— EXERCISE OBJECTIVE —
Write out the data below as a JSON list of strings, one string per line, with blank lines left out.

--- Start ---

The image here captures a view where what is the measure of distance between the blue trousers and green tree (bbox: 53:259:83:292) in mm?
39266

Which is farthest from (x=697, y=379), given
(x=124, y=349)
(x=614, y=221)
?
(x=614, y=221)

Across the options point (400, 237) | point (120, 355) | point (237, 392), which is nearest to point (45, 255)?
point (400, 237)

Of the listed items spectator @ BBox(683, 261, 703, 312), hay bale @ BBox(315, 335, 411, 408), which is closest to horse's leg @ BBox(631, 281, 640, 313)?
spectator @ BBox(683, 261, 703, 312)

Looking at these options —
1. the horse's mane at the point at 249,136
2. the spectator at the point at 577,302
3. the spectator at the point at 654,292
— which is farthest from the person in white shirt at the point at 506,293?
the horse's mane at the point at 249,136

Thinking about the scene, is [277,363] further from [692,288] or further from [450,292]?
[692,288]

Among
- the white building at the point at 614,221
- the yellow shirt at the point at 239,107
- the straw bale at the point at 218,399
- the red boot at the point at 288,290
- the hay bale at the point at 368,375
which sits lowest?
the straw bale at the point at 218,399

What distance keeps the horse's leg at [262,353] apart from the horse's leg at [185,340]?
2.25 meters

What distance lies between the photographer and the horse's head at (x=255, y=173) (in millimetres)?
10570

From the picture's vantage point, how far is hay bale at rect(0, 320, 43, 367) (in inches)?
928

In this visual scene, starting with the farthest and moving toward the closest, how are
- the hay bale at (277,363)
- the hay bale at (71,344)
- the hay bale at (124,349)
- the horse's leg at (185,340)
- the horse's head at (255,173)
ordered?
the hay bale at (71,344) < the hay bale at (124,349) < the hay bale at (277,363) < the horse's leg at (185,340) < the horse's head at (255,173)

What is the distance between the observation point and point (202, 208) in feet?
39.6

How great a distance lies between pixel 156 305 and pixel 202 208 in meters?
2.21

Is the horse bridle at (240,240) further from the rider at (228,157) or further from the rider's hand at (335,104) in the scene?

--- End ---

— WRITTEN ANSWER —
[
  "The image here captures a view where what is the measure of distance between the blue trousers and green tree (bbox: 53:259:83:292) in mm?",
  "39266",
  "Which is farthest from (x=697, y=379), given",
  "(x=124, y=349)",
  "(x=614, y=221)",
  "?",
  "(x=614, y=221)",
  "Across the options point (400, 237) | point (120, 355) | point (237, 392), which is nearest to point (45, 255)?",
  "point (400, 237)",
  "Of the listed items spectator @ BBox(683, 261, 703, 312), hay bale @ BBox(315, 335, 411, 408), which is closest to horse's leg @ BBox(631, 281, 640, 313)?",
  "spectator @ BBox(683, 261, 703, 312)",
  "Looking at these options —",
  "1. the horse's mane at the point at 249,136",
  "2. the spectator at the point at 577,302",
  "3. the spectator at the point at 654,292",
  "— which is farthest from the person in white shirt at the point at 506,293?",
  "the horse's mane at the point at 249,136",
  "Thinking about the scene, is [277,363] further from [692,288] or further from [450,292]?",
  "[692,288]",
  "Among",
  "- the white building at the point at 614,221",
  "- the yellow shirt at the point at 239,107",
  "- the straw bale at the point at 218,399",
  "- the red boot at the point at 288,290",
  "- the hay bale at the point at 368,375",
  "which sits lowest?",
  "the straw bale at the point at 218,399",
  "What distance keeps the horse's leg at [262,353] apart from the horse's leg at [185,340]?",
  "2.25 meters",
  "What distance lies between the photographer and the horse's head at (x=255, y=173) (in millimetres)?",
  "10570",
  "From the picture's vantage point, how far is hay bale at rect(0, 320, 43, 367) (in inches)?",
  "928",
  "In this visual scene, starting with the farthest and moving toward the closest, how are",
  "- the hay bale at (277,363)",
  "- the hay bale at (71,344)",
  "- the hay bale at (124,349)",
  "- the horse's leg at (185,340)",
  "- the horse's head at (255,173)",
  "ordered?",
  "the hay bale at (71,344) < the hay bale at (124,349) < the hay bale at (277,363) < the horse's leg at (185,340) < the horse's head at (255,173)",
  "What is the distance between the observation point and point (202, 208) in feet?",
  "39.6",
  "How great a distance lies between pixel 156 305 and pixel 202 208 in meters?",
  "2.21",
  "Is the horse bridle at (240,240) further from the rider at (228,157) or further from the rider's hand at (335,104) in the scene?"
]